Requirement :: The expected output is each line below containing "Henry", copied in full.

(Data entries)
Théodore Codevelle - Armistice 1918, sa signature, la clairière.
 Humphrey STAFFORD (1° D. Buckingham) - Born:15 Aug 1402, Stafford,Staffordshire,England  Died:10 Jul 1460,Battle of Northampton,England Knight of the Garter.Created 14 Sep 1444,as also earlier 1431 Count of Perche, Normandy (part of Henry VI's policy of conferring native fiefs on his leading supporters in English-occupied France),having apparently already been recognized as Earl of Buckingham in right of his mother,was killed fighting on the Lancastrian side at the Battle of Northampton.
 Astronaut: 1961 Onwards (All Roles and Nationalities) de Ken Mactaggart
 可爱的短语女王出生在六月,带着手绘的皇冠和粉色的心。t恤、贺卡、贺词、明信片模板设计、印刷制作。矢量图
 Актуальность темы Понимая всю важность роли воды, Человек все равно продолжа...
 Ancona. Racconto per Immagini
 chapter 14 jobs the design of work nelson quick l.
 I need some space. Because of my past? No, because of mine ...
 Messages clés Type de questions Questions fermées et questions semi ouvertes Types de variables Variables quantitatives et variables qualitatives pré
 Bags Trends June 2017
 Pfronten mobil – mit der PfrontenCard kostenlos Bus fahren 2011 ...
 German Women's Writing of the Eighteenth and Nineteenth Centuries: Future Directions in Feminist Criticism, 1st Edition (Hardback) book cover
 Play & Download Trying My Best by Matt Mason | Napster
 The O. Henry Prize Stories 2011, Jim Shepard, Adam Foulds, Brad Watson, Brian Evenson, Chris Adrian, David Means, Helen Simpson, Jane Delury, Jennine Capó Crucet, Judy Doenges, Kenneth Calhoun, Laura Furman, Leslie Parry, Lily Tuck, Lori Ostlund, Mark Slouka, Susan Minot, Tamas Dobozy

Expected answer ::
 Humphrey STAFFORD (1° D. Buckingham) - Born:15 Aug 1402, Stafford,Staffordshire,England  Died:10 Jul 1460,Battle of Northampton,England Knight of the Garter.Created 14 Sep 1444,as also earlier 1431 Count of Perche, Normandy (part of Henry VI's policy of conferring native fiefs on his leading supporters in English-occupied France),having apparently already been recognized as Earl of Buckingham in right of his mother,was killed fighting on the Lancastrian side at the Battle of Northampton.
 The O. Henry Prize Stories 2011, Jim Shepard, Adam Foulds, Brad Watson, Brian Evenson, Chris Adrian, David Means, Helen Simpson, Jane Delury, Jennine Capó Crucet, Judy Doenges, Kenneth Calhoun, Laura Furman, Leslie Parry, Lily Tuck, Lori Ostlund, Mark Slouka, Susan Minot, Tamas Dobozy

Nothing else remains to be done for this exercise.